▶

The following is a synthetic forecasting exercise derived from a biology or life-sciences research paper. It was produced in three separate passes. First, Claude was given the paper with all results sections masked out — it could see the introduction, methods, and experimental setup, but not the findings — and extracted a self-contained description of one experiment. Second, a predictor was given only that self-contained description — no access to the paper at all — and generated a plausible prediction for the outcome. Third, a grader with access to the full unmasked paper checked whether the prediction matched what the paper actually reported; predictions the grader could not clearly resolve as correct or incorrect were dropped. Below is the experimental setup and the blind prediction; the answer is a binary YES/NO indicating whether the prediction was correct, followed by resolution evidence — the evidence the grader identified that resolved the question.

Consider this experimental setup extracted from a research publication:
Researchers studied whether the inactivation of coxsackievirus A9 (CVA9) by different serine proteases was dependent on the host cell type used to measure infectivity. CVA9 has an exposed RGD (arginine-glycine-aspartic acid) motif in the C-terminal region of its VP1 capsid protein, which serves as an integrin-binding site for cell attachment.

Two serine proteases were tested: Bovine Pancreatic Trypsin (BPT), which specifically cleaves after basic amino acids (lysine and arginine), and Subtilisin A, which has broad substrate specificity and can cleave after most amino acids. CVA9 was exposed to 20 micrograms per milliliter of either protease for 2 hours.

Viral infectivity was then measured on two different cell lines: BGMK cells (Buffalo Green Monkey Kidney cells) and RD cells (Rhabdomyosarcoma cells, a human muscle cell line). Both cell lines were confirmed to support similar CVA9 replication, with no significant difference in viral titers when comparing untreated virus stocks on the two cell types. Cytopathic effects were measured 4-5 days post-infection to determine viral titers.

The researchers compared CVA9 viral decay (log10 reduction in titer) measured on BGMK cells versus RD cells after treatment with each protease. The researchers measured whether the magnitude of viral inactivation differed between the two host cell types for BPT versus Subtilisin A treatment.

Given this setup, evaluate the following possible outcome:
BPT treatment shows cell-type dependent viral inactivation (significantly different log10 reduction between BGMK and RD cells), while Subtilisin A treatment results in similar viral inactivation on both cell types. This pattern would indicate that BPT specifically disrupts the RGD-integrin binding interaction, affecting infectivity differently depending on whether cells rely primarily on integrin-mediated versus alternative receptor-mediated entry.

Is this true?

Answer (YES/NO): NO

◀

Write out every record exactly as it appears above.

RESULT FOR THIS EXERCISE:
The following is a synthetic forecasting exercise derived from a biology or life-sciences research paper. It was produced in three separate passes. First, Claude was given the paper with all results sections masked out — it could see the introduction, methods, and experimental setup, but not the findings — and extracted a self-contained description of one experiment. Second, a predictor was given only that self-contained description — no access to the paper at all — and generated a plausible prediction for the outcome. Third, a grader with access to the full unmasked paper checked whether the prediction matched what the paper actually reported; predictions the grader could not clearly resolve as correct or incorrect were dropped. Below is the experimental setup and the blind prediction; the answer is a binary YES/NO indicating whether the prediction was correct, followed by resolution evidence — the evidence the grader identified that resolved the question.

Consider this experimental setup extracted from a research publication:
Researchers studied whether the inactivation of coxsackievirus A9 (CVA9) by different serine proteases was dependent on the host cell type used to measure infectivity. CVA9 has an exposed RGD (arginine-glycine-aspartic acid) motif in the C-terminal region of its VP1 capsid protein, which serves as an integrin-binding site for cell attachment.

Two serine proteases were tested: Bovine Pancreatic Trypsin (BPT), which specifically cleaves after basic amino acids (lysine and arginine), and Subtilisin A, which has broad substrate specificity and can cleave after most amino acids. CVA9 was exposed to 20 micrograms per milliliter of either protease for 2 hours.

Viral infectivity was then measured on two different cell lines: BGMK cells (Buffalo Green Monkey Kidney cells) and RD cells (Rhabdomyosarcoma cells, a human muscle cell line). Both cell lines were confirmed to support similar CVA9 replication, with no significant difference in viral titers when comparing untreated virus stocks on the two cell types. Cytopathic effects were measured 4-5 days post-infection to determine viral titers.

The researchers compared CVA9 viral decay (log10 reduction in titer) measured on BGMK cells versus RD cells after treatment with each protease. The researchers measured whether the magnitude of viral inactivation differed between the two host cell types for BPT versus Subtilisin A treatment.

Given this setup, evaluate the following possible outcome:
BPT treatment shows cell-type dependent viral inactivation (significantly different log10 reduction between BGMK and RD cells), while Subtilisin A treatment results in similar viral inactivation on both cell types. This pattern would indicate that BPT specifically disrupts the RGD-integrin binding interaction, affecting infectivity differently depending on whether cells rely primarily on integrin-mediated versus alternative receptor-mediated entry.

Is this true?

Answer (YES/NO): NO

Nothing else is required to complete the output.